Beginning with the line containing "Which of the" and ending with the last line of the records, set down every line exactly.

* START Records to use *

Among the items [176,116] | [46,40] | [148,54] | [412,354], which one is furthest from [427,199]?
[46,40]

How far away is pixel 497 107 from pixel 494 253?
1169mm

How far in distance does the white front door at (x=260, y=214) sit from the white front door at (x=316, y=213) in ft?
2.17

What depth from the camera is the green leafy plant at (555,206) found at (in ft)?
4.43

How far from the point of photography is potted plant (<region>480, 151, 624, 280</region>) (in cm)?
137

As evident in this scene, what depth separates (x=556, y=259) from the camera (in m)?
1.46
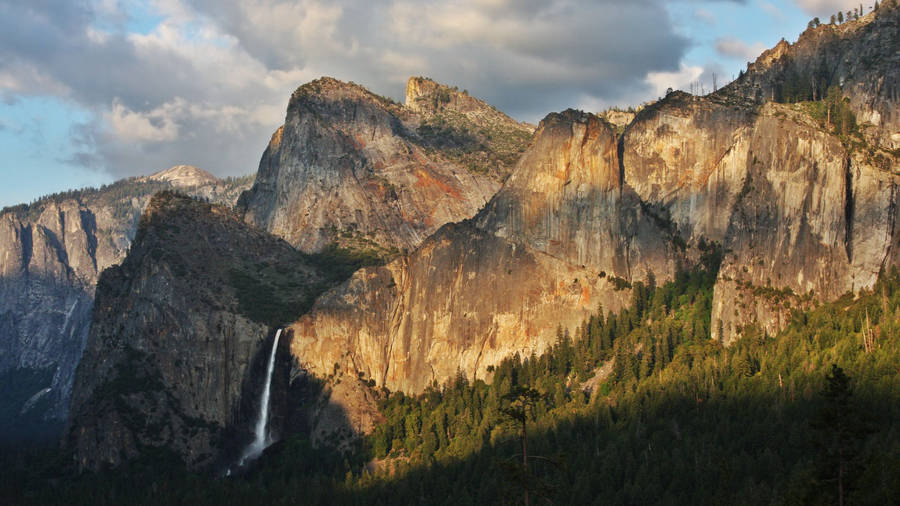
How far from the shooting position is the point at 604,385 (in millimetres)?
182625

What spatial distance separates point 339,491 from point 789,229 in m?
84.4

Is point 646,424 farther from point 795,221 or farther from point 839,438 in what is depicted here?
point 839,438

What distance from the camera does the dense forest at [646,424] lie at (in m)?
143

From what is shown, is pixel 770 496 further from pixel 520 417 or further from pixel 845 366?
pixel 520 417

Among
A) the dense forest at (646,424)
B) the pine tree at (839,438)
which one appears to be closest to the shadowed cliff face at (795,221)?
the dense forest at (646,424)

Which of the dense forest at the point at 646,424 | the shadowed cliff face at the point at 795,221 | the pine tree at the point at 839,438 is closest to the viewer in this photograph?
the pine tree at the point at 839,438

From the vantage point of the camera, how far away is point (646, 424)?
161875 mm

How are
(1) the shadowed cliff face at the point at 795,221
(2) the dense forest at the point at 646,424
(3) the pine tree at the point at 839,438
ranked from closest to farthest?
(3) the pine tree at the point at 839,438, (2) the dense forest at the point at 646,424, (1) the shadowed cliff face at the point at 795,221

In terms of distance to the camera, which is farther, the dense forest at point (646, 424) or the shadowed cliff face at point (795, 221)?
the shadowed cliff face at point (795, 221)

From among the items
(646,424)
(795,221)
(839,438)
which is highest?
(795,221)

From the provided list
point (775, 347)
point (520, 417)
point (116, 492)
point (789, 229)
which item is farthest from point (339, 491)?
point (520, 417)

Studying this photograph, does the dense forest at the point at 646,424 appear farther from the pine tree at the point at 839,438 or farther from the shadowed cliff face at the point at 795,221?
the pine tree at the point at 839,438

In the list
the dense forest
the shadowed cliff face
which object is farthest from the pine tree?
the shadowed cliff face

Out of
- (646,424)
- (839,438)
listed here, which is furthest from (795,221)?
(839,438)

* END Records to use *

● **Completed exercise**
Which of the dense forest at the point at 646,424 | the shadowed cliff face at the point at 795,221 | the pine tree at the point at 839,438 is closest to the viewer in this photograph?
the pine tree at the point at 839,438

From the vantage point of the camera, how far away is point (646, 424)?
161875 mm

How are
(1) the shadowed cliff face at the point at 795,221
(2) the dense forest at the point at 646,424
(3) the pine tree at the point at 839,438
ranked from closest to farthest?
(3) the pine tree at the point at 839,438, (2) the dense forest at the point at 646,424, (1) the shadowed cliff face at the point at 795,221

In terms of distance to the camera, which is farther, the dense forest at point (646, 424) or the shadowed cliff face at point (795, 221)?
the shadowed cliff face at point (795, 221)

From among the items
(646,424)
(795,221)
(839,438)
which is highest?
(795,221)

From the provided list
point (775, 347)
point (520, 417)
point (116, 492)
point (789, 229)
which item is farthest from point (339, 491)?
point (520, 417)

Studying this photograph, does the dense forest at the point at 646,424 appear farther from the pine tree at the point at 839,438 or farther from the shadowed cliff face at the point at 795,221?
the pine tree at the point at 839,438

In the list
the dense forest
the shadowed cliff face
which object is farthest from the pine tree?
the shadowed cliff face

Out of
- (646,424)
- (839,438)
listed here, which is furthest from (795,221)?
(839,438)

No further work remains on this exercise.